British Conservative MP David Davies addresses a group of anti-gay marriage demonstrators in London May 21, 2013
A bill to legalise gay marriage in Britain passed a crucial hurdle in parliament on Tuesday, despite efforts by lawmakers from Prime Minister David Cameron's Conservative party to wreck the plans.
Members of the House of Commons voted by 366 to 161 in favour of the same sex marriage bill, a majority of 205, and it will now go to the unelected House of Lords for consideration.
There was applause as the result was read out, although the bill is likely to face stiff opposition when it is debated in the Lords next month, especially from the bishops.
The vote followed a marathon debate on Monday in which Cameron was forced to make a deal with the opposition Labour party to defeat a bid by his own rebellious Conservative MPs to scupper the bill.
Right-wing Tories had proposed an amendment to allow heterosexual couples to form civil partnerships, which was condemned by Cameron's office as a "wrecking amendment" that would have delayed the introduction of the new law.
Although the motion was easily defeated with Labour's help, the depth of the Conservatives' divisions were made clear when it was revealed that 128 of its MPs had voted against the bill, 11 more than voted in favour.
Britain has seen none of the mass protests over gay marriage held across the channel in France, which last weekend became the 14th country in the world to legalise it.
However, police said they had detained a woman after she tried to drive through the main gates of parliament shortly after the vote, but did not directly link the two events.
Some 54 percent of Britons are in favour of allowing same-sex couples to marry, according to a YouGov poll for the Sunday Times.
But lawmakers are sharply divided, and Conservative former minister Norman Tebbit stoked the row on Tuesday by claiming gay marriage could result in a lesbian queen giving birth to an heir by artificial insemination.
"When we have a queen who is a lesbian and she marries another lady and then decides she would like to have a child and someone donates sperm and she gives birth to a child, is that child heir to the throne?" he told The Big Issue magazine.
The rancour over gay marriage within the Conservatives has heaped further pressure on Cameron, who is already facing bitter opposition from many Tories over his leadership style and a promised referendum on Britain's EU membership.
The prime minister was forced to send a mass email to Conservative activists after an unnamed ally was reported to have called them "mad, swivel-eyed loons".
"I am proud of what you do.

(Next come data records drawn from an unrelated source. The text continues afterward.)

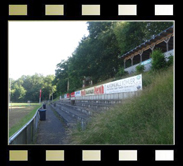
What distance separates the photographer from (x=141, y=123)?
486cm

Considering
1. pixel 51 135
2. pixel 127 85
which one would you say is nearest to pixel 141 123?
pixel 51 135

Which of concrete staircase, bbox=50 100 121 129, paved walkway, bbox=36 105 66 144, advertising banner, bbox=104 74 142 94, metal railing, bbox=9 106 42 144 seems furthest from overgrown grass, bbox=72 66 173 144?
advertising banner, bbox=104 74 142 94

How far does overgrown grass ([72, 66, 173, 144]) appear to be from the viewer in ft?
14.0

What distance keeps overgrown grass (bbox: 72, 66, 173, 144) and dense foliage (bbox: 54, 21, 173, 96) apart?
1181 centimetres

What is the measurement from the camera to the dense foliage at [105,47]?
64.1 feet

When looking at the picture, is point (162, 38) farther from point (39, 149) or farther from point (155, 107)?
point (39, 149)

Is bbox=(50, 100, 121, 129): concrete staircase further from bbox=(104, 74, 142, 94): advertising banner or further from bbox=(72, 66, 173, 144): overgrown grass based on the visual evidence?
bbox=(72, 66, 173, 144): overgrown grass

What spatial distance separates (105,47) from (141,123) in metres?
18.4

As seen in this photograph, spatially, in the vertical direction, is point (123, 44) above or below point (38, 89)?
above

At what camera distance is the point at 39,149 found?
3.20 meters

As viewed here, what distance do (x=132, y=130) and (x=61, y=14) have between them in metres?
3.33

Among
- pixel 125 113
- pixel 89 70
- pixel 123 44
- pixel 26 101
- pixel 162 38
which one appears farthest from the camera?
pixel 26 101

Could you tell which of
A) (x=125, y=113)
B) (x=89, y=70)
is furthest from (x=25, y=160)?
(x=89, y=70)
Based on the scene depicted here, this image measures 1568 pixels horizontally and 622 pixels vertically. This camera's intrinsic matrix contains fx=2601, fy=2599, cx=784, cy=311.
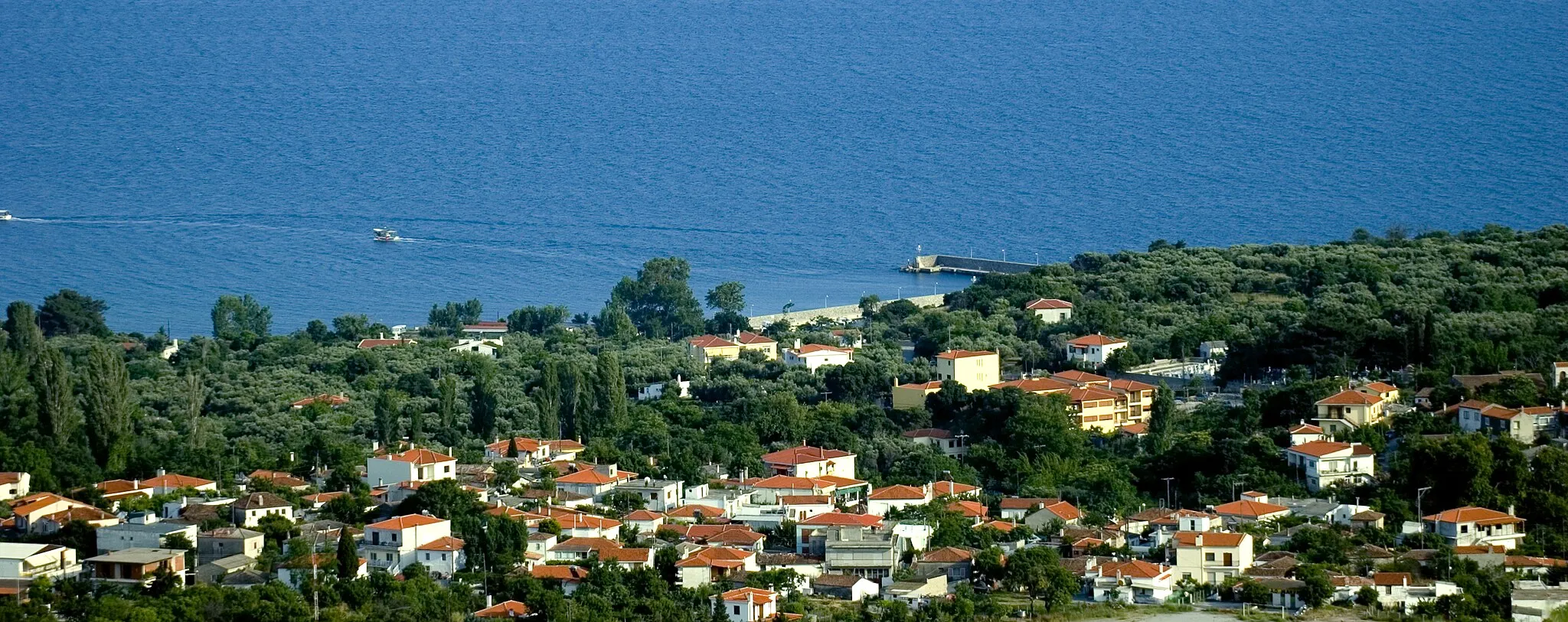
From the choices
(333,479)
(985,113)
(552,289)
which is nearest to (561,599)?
(333,479)

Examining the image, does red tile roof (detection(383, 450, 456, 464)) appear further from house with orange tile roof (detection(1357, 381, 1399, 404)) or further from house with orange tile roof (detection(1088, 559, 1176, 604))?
house with orange tile roof (detection(1357, 381, 1399, 404))

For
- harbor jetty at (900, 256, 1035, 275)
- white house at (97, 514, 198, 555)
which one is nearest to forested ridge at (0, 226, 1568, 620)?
white house at (97, 514, 198, 555)

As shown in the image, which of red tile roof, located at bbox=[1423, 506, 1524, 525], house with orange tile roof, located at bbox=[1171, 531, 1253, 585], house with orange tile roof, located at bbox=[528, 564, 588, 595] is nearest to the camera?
house with orange tile roof, located at bbox=[528, 564, 588, 595]

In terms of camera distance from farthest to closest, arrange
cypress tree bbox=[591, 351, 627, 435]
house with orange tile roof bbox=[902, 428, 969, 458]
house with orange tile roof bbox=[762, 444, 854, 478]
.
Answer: cypress tree bbox=[591, 351, 627, 435] → house with orange tile roof bbox=[902, 428, 969, 458] → house with orange tile roof bbox=[762, 444, 854, 478]

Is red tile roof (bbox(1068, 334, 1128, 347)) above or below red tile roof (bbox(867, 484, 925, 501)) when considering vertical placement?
above

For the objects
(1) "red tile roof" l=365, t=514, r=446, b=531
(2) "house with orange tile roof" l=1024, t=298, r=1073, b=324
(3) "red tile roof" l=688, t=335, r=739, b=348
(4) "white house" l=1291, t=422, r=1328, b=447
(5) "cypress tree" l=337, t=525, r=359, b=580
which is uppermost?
(2) "house with orange tile roof" l=1024, t=298, r=1073, b=324

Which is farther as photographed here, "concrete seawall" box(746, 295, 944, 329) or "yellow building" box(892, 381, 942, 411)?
"concrete seawall" box(746, 295, 944, 329)

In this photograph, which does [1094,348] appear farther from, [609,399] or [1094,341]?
[609,399]

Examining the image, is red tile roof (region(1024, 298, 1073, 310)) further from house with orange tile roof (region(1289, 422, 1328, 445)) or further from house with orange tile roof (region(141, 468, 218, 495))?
house with orange tile roof (region(141, 468, 218, 495))
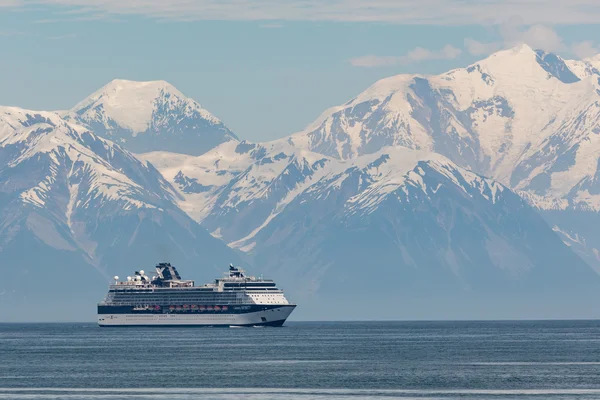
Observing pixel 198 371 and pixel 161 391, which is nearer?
pixel 161 391

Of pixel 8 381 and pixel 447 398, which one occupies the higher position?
pixel 8 381

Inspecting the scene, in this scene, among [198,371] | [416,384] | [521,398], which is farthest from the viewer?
[198,371]

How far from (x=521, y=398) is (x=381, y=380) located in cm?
2504

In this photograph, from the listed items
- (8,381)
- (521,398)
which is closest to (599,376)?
(521,398)

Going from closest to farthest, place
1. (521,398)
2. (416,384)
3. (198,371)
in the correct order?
(521,398), (416,384), (198,371)

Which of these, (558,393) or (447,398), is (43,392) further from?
(558,393)

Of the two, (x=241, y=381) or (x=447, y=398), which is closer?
(x=447, y=398)

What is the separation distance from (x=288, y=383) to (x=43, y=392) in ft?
86.9

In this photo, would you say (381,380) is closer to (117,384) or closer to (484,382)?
(484,382)

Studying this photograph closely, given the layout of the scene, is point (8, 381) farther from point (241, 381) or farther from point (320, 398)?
point (320, 398)

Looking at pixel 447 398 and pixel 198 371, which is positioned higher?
pixel 198 371

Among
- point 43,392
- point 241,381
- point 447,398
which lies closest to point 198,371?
point 241,381

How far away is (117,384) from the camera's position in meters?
183

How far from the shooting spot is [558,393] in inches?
6604
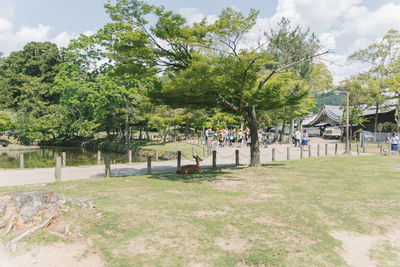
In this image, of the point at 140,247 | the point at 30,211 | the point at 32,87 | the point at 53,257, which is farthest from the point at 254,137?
the point at 32,87

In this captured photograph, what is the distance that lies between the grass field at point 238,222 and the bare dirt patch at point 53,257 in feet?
0.76

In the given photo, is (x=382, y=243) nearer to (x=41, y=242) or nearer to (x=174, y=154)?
(x=41, y=242)

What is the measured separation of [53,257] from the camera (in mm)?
4438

And I would never have around me those who sneered or thought otherwise," he wrote.
The "loons" comment fuelled accusations that Cameron is out of touch with traditional Tories and that the prime minister surrounds himself with people from his own privileged background.

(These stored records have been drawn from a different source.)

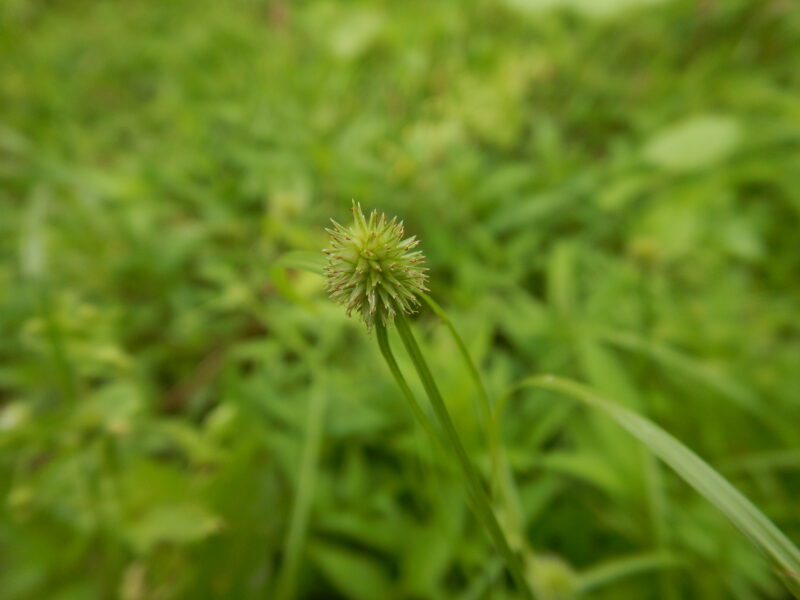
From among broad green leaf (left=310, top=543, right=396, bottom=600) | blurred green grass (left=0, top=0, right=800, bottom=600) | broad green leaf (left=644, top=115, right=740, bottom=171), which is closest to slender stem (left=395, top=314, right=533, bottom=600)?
blurred green grass (left=0, top=0, right=800, bottom=600)

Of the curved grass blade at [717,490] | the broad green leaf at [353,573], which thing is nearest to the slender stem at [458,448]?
the curved grass blade at [717,490]

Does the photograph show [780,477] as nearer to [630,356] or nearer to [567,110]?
[630,356]

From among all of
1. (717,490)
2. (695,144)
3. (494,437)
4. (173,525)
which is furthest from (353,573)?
(695,144)

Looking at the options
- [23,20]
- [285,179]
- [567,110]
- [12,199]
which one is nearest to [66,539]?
[285,179]

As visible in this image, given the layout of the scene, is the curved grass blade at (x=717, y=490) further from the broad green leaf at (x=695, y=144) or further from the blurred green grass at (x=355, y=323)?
the broad green leaf at (x=695, y=144)

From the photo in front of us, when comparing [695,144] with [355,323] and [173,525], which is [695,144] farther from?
[173,525]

Party co-chairman Lord Andrew Feldman, who strongly denies rumours he was behind the comment, was a schoolmate of Cameron's at the elite Eton College.

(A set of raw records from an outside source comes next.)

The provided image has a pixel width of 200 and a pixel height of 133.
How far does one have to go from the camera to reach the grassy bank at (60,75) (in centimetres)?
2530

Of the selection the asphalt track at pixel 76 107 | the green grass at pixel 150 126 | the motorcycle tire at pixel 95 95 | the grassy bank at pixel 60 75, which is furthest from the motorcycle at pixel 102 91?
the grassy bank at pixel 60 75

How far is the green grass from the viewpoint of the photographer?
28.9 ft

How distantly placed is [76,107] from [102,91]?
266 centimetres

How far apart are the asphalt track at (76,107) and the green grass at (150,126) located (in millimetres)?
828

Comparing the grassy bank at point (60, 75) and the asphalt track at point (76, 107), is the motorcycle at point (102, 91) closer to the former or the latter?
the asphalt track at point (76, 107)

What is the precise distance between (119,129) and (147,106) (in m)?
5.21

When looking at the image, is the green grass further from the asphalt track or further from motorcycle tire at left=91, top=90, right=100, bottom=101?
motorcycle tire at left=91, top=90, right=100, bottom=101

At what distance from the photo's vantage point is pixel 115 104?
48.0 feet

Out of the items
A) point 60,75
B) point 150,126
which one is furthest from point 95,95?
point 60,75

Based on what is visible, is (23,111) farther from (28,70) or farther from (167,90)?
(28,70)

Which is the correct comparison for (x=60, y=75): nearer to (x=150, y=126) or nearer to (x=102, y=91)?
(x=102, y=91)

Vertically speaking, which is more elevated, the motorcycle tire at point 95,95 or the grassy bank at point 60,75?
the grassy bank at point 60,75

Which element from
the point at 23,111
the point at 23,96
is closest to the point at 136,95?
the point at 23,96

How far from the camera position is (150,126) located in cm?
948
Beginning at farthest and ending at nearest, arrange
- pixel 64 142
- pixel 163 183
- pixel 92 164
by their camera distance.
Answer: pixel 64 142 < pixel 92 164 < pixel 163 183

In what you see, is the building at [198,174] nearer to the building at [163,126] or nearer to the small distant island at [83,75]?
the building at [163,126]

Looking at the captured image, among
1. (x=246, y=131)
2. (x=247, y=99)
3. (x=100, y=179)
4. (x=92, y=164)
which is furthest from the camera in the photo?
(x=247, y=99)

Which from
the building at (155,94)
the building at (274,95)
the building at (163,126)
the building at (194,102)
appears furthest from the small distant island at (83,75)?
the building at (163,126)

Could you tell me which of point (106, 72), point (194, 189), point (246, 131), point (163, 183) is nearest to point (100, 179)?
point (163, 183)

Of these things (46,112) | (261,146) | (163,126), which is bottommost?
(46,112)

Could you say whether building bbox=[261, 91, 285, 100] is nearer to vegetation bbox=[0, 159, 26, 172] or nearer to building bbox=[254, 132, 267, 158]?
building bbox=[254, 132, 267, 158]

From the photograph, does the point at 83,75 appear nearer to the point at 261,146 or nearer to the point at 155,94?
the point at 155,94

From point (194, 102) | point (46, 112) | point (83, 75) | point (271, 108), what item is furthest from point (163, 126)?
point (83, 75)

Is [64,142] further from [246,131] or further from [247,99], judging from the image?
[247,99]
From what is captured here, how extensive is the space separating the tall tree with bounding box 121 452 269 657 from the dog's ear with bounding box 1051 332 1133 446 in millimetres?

Many Conservative supporters fear that with a general election two years away, Cameron's backing for gay marriage is driving traditional Tory voters to the UK Independence Party (UKIP).
The anti-immigration, anti-EU party is a fast-rising force in British politics and made strong gains in local elections last month.
A new poll suggested that support for the Conservatives has slumped to 24 percent -- just two percent ahead of UKIP -- although a different poll put the Tories on 31 percent.
Cameron's promise to hold a referendum on Britain's membership of the European Union after the next election and by 2017 was intended to mitigate the impact of UKIP.
But last week, more than 100 Tory MPs took the unprecedented step of backing a motion expressing regret that the government's legislative plans for the year contained no guarantee of such a vote.